In developing her report, Wall Street Journal reporter Kelsey Gee spoke with Rodney Apple, President of SCM Talent Group, a supply chain management specialist recruiting firm. Mr. Apple noted that today’s talent shortages are the most extreme that he has observed in nearly 20 years of recruiting. He indicated that his firm will likely walk away from a client that is not willing to be flexible on either compensation, experience of education requirements in today’s unprecedented market.
Canadian based Argentus Supply Chain Recruiting published a recent blog echoing the WSJ report. Noted was the following:
“At Argentus, we’re working in the same vertical in Canada. Candidates in our market are in such high demand that we’ve been doing the same…. Anecdotally, we’ve seen a small uptick in roles for high-potential entry level grads in Supply Chain Management – (though still not as many as we’d like to see, with the high number of new grads that come to us!) Companies are becoming slightly more willing to relax requirements on the junior end to hire quickly; in a hiring market as strong as this one, “entry level” can actually mean entry level instead of, paradoxically, requiring at least 3 years of experience. But companies should be more flexible, at least if they want to actually hire instead of kicking tires.”
Noted in our prior Supply Chain Matters commentary was our re-stating of 2018 Predictions for Industry and Global Supply Chains, specifically what we termed the Supply Chain Perfect Storm, that the reality of needed skills and talent will remain an ongoing challenge requiring more collaboration and added emphasis for employers.

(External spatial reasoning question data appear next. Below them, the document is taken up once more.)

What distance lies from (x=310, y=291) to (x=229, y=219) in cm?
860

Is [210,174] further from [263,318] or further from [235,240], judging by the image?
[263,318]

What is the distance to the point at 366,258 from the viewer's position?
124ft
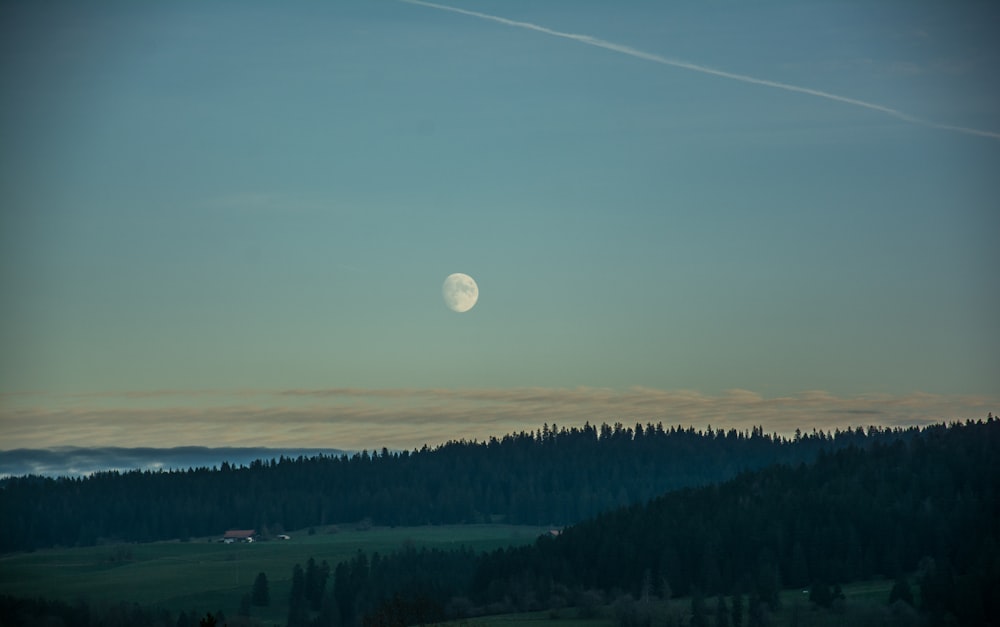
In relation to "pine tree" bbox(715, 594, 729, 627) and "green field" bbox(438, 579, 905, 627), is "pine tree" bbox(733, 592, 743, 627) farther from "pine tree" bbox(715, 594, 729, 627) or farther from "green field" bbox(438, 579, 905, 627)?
"green field" bbox(438, 579, 905, 627)

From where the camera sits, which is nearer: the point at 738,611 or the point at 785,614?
the point at 738,611

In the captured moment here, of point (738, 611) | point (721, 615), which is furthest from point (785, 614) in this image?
point (721, 615)

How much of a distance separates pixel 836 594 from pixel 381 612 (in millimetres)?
57307

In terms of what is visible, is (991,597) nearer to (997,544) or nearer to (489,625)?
(997,544)

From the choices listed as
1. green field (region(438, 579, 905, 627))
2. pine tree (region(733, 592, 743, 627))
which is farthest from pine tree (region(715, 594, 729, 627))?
pine tree (region(733, 592, 743, 627))

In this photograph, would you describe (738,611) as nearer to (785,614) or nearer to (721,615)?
(721,615)

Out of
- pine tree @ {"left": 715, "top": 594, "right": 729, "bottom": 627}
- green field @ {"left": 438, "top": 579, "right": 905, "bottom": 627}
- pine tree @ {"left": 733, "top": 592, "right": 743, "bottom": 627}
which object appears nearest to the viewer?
pine tree @ {"left": 715, "top": 594, "right": 729, "bottom": 627}

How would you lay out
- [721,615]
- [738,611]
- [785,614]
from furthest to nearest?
[785,614] < [738,611] < [721,615]

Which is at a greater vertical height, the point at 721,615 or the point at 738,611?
the point at 738,611

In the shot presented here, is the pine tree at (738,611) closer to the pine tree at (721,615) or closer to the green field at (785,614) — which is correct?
the pine tree at (721,615)

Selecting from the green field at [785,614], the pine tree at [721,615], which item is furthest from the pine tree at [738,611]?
the green field at [785,614]

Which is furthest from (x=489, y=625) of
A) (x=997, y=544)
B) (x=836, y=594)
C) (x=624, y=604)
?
(x=997, y=544)

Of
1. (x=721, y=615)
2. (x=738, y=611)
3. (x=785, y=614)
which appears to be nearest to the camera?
(x=721, y=615)

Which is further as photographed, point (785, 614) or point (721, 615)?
point (785, 614)
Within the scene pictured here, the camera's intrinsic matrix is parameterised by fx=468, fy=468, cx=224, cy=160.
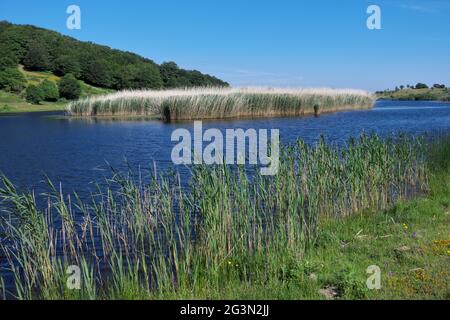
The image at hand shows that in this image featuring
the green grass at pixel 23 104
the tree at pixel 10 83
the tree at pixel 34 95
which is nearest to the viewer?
the green grass at pixel 23 104

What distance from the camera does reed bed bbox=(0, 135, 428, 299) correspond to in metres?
6.36

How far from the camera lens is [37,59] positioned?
100250mm

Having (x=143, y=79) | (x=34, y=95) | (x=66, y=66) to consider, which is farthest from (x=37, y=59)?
(x=34, y=95)

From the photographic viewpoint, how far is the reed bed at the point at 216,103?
119 ft

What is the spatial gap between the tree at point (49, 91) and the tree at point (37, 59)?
84.5 ft

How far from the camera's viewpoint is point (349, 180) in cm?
975

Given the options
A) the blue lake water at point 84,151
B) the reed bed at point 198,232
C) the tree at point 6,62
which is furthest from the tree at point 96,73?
the reed bed at point 198,232

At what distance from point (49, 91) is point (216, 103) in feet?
162

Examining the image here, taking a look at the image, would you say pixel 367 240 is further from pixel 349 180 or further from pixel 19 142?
pixel 19 142

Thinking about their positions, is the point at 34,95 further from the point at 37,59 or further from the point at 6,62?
the point at 37,59

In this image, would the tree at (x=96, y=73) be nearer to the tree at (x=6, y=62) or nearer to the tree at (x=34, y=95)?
the tree at (x=6, y=62)

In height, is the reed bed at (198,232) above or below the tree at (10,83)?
below

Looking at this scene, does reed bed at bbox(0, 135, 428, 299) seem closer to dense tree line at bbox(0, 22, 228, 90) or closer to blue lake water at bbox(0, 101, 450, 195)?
blue lake water at bbox(0, 101, 450, 195)
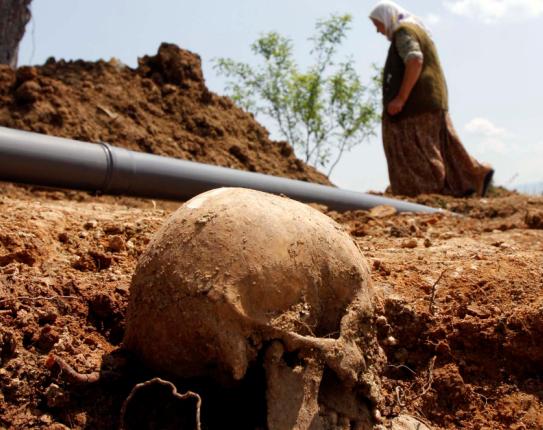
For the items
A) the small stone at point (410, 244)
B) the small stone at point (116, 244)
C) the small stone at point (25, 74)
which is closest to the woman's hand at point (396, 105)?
the small stone at point (410, 244)

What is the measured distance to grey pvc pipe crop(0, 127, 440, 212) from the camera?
461 cm

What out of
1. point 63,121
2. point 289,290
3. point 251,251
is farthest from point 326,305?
point 63,121

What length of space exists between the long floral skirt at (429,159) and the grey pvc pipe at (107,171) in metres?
2.26

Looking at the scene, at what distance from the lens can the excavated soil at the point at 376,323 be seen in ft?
8.08

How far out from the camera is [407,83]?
7656 millimetres


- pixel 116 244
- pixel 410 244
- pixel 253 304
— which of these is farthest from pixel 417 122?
pixel 253 304

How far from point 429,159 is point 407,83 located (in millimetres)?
966

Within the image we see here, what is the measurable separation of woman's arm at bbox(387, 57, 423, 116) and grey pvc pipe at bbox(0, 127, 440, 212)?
2062mm

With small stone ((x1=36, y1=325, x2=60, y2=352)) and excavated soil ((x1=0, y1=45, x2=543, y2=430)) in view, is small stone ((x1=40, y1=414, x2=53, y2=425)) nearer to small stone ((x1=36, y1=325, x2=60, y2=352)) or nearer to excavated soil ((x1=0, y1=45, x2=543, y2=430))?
excavated soil ((x1=0, y1=45, x2=543, y2=430))

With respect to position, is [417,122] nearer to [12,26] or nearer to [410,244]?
[410,244]

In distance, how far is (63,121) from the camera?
754cm

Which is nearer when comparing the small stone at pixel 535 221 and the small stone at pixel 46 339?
the small stone at pixel 46 339

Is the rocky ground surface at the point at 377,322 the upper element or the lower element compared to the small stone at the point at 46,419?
upper

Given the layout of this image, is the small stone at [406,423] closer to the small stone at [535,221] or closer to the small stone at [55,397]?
the small stone at [55,397]
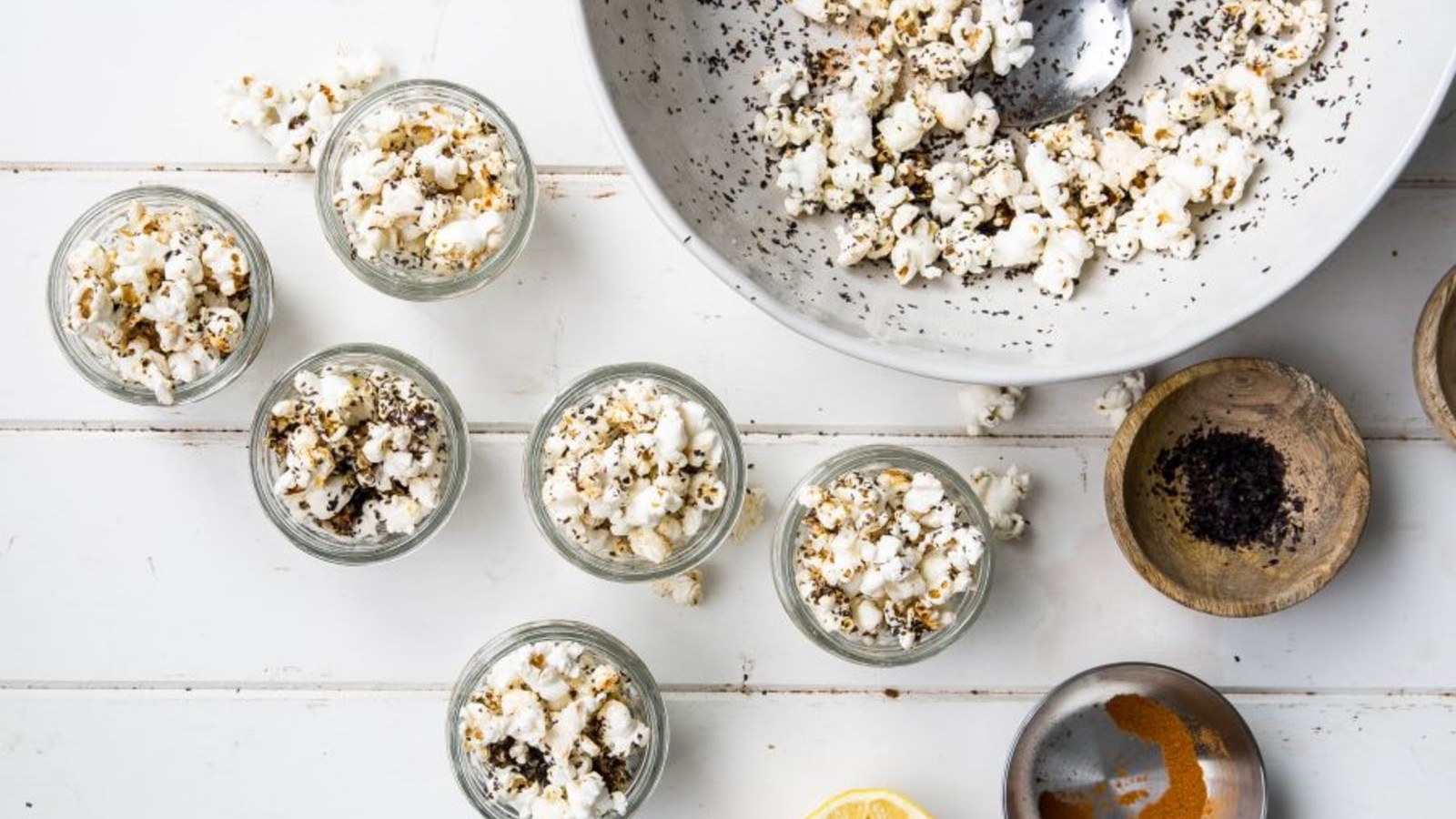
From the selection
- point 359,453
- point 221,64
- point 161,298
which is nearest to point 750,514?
point 359,453

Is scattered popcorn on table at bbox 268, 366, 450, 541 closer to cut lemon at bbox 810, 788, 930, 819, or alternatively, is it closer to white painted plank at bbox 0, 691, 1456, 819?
white painted plank at bbox 0, 691, 1456, 819

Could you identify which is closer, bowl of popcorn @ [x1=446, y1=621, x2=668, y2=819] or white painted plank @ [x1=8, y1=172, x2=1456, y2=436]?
bowl of popcorn @ [x1=446, y1=621, x2=668, y2=819]

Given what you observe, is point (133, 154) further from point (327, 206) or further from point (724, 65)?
point (724, 65)

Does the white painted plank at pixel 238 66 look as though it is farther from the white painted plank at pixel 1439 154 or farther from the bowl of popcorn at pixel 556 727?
the bowl of popcorn at pixel 556 727

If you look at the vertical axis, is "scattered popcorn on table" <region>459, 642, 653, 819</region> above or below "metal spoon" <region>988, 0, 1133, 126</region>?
below

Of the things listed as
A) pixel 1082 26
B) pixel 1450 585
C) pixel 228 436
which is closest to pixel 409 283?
pixel 228 436

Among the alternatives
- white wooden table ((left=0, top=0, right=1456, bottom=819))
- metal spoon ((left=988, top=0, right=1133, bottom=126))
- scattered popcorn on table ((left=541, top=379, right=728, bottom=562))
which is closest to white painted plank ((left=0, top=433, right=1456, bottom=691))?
white wooden table ((left=0, top=0, right=1456, bottom=819))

To research our prediction, we consulted directly with our supply chain recruiting advisory panel that included Rodney Apple, President of SCM Talent Group, Bronwen Hann, President and Senior Partner at Argentus Supply Chain Recruiting, Jason Breault, Managing Director, LifeWork Search, among others. We all began to collectively advocate for recruiting entry-level and some other supply chain management roles based on a candidate’s skill-level potential. Thus, the news that employers are now willing to change their hiring practices should be viewed as positive, especially for those readers wishing to pursue a rewarding career in any of the functions that makeup today’s umbrella of supply chain management.
As was echoed in the Argentus blog commentary: If more companies are waking up to this new line of thinking, than indeed- Bring it on. Our community benefits with recruiting people who have the desire and potential to make a difference and mature to future supply chain leaders.